Both Australia and New Zealand have demonstrated in exemplary fashion the principles of good governance. They are protecting the safety and security of their citizens as a first guiding principle.
Looking beyond COVID-19 discussions are already unfolding about what the pandemic has unearthed. John Blackburn, Chairman of the Institute for Integrated Economic Research – Australia, has long been an advocate for placing resilience at the center of Australia’s national security. His institute published in early February 2020 a timely report entitled “Australia’s Medicine Supply”, which notes that “Australia imports over 90% of medicines and is at the end of a very long global supply chain making the nation vulnerable to supply chain disruptions.” Blackburn’s institute focuses on the fact that the interconnected global economy creates prosperity, while simultaneously making countries more vulnerable. The tyranny of distance makes Australia’s vulnerability all the more apparent – the country is often at the end of very long supply lines.
Blackburn is not, of course, the first Australian to observe the need for proactive thinking in an effort to head off disaster. John Burton, academic and diplomat, worked for years to promote ideas that would reduce the outbreak of violent conflict – to his way of thinking, the best way to resolve a conflict was to not have it in the first place. Understanding the underlying causes and conditions that made violent conflict likely was a central step in preventing its emergence. Burton coined the neologism, ‘provention’ to capture what he was after. Rather than prevent a conflict’s eruption, Burton want to ‘provent’ the explosion. Burton explained in 1990 that “Prevention implies suppression: provention is intended to imply anticipation and avoidance.” Essential to effective provention is having a clear vision of what society should be. A people who are happy, long lived, and healthy probably goes a long way to capturing what anyone would want. A second step in effective provention requires imagining just how wrong things can go, as we are now experiencing.
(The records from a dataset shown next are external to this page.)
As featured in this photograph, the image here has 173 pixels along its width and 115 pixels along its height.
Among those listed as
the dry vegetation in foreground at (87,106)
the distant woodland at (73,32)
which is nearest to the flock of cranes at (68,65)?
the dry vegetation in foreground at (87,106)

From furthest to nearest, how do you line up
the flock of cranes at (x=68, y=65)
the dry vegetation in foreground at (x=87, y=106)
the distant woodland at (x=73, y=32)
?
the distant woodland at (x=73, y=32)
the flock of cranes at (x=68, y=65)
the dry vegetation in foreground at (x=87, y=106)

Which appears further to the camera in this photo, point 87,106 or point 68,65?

A country’s response to COVID-19 unearths a myriad of social warts and failures. Many parts of the world are seeing just how badly prepared they were for the pandemic. Leaders in those countries did not heed warnings about national resilience. Nor did they take steps to provent the worst aspects of COVID-19 from infecting their citizenry. It would be wrong to say that there was nothing these countries could have done. Australia and New Zealand (along with Singapore, South Korea, and Taiwan) are examples of countries getting things right. Others would do well to look for inspiration to these standouts of good governance.